** Opening EXERCISE TEXT block **
This is my way of bonding individually with people on my team. It’s my way of meeting them in the corridor or having a coffee with the boss situation. And it works. Ask anyone on my team.

Connection Five – a vlog to everyone every month

As described in Chapter 9, I record a simple 10-minute vlog every month and share it with the team. I talk about the big picture – what’s going on in the company, where we’re at, which challenges we’re facing. Instead of doing an all-hands meeting, very popular in companies these days, I take my iPhone and record a short message, edit it for brevity and let everyone watch at their own pace and comment below the video if they feel like it. This vlog is yet another way of connecting with my team members and an opportunity for them to see me at least once a month and realize that I’m here and I’m taking good care of the business.

Video or audio? Which is better?
** Closing EXERCISE TEXT block **
PROBLEM 1: Can you copy the passage on connecting with a team word for word, starting at "This is my way" and ending at "of the business."?
PROBLEM 2: In the passage on connecting with a team, what things does the writer say they talk about as "the big picture" in the monthly vlog?
** Opening DATASET SECTION block **
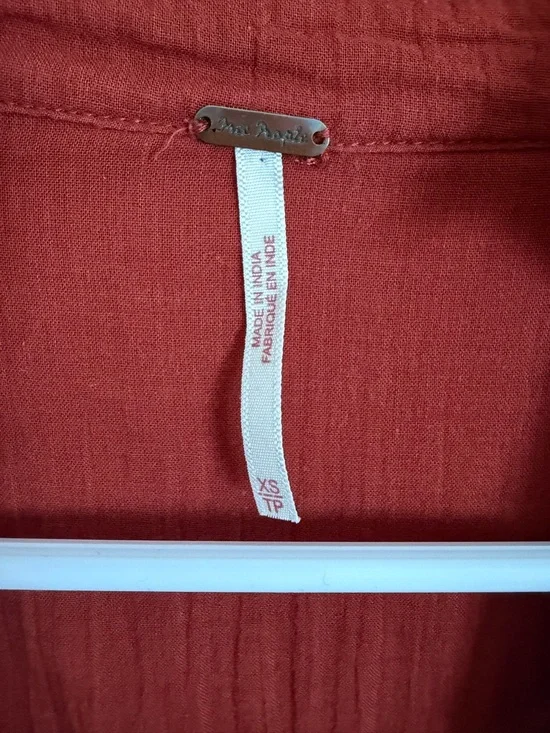 FREE PEOPLE EUC Sweet Memories Rust Crochet Lace Detail Blouse Women’s Size XS - Picture 6 of 10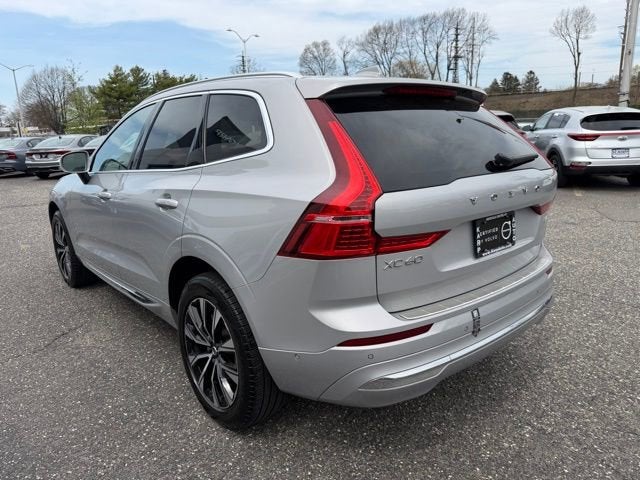 2023 Volvo XC60 Plus Bright Theme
** Closing DATASET SECTION block **
WRITTEN REPLY 1:
This is my way of bonding individually with people on my team. It’s my way of meeting them in the corridor or having a coffee with the boss situation. And it works. Ask anyone on my team.

Connection Five – a vlog to everyone every month

As described in Chapter 9, I record a simple 10-minute vlog every month and share it with the team. I talk about the big picture – what’s going on in the company, where we’re at, which challenges we’re facing. Instead of doing an all-hands meeting, very popular in companies these days, I take my iPhone and record a short message, edit it for brevity and let everyone watch at their own pace and comment below the video if they feel like it. This vlog is yet another way of connecting with my team members and an opportunity for them to see me at least once a month and realize that I’m here and I’m taking good care of the business.

WRITTEN REPLY 2:
- What's going on in the company
- Where we're at
- Which challenges we're facing